DIRECTIONS:
Copy the listing below in full and skip every picture.

DATA:
★ ★ ★ ★ ★

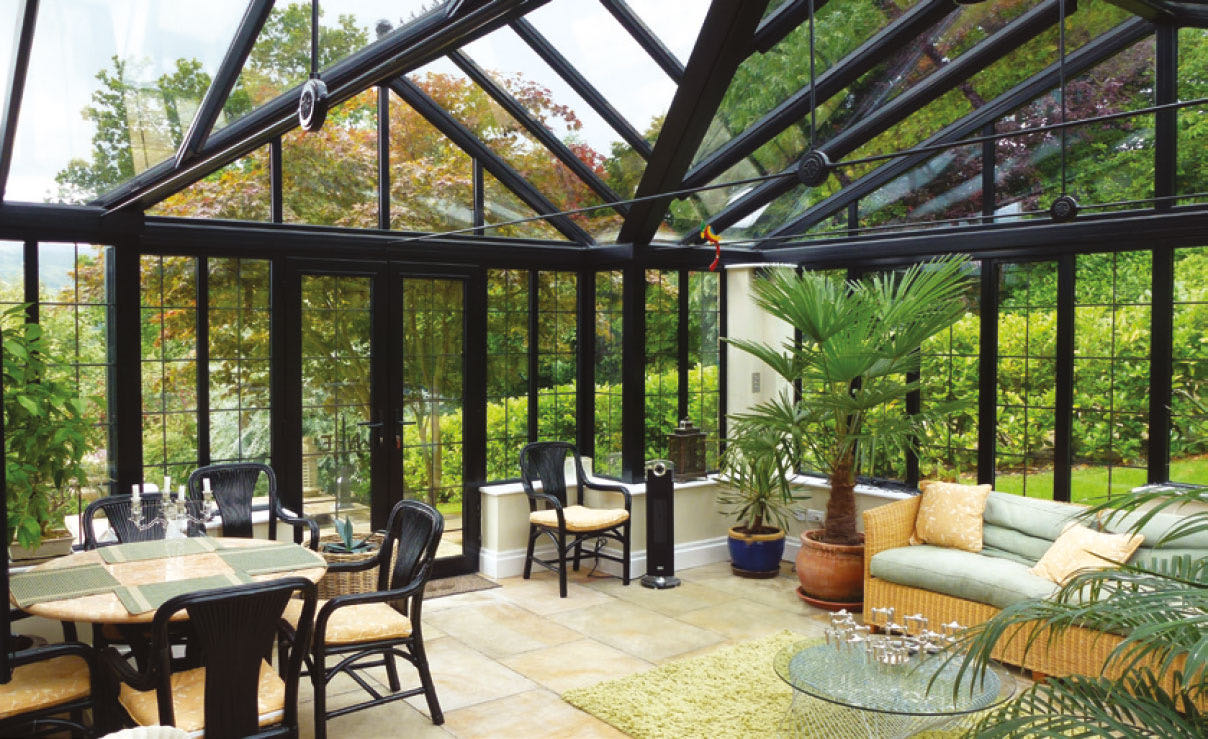 uPVC Conservatory Prices Wiltshire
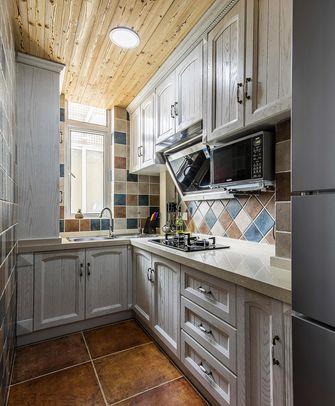 四室两厅地中海风格厨房装修效果图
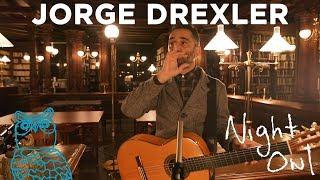"Jorge Drexler, ""Silencio"" Night Owl | NPR Music"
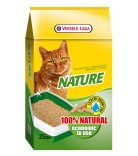 Versele-Laga Cat Litière Nature 25 L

★ ★ ★ ★ ★

EXERCISE RESULT:
 uPVC Conservatory Prices Wiltshire
 四室两厅地中海风格厨房装修效果图
"Jorge Drexler, ""Silencio"" Night Owl | NPR Music"
 Versele-Laga Cat Litière Nature 25 L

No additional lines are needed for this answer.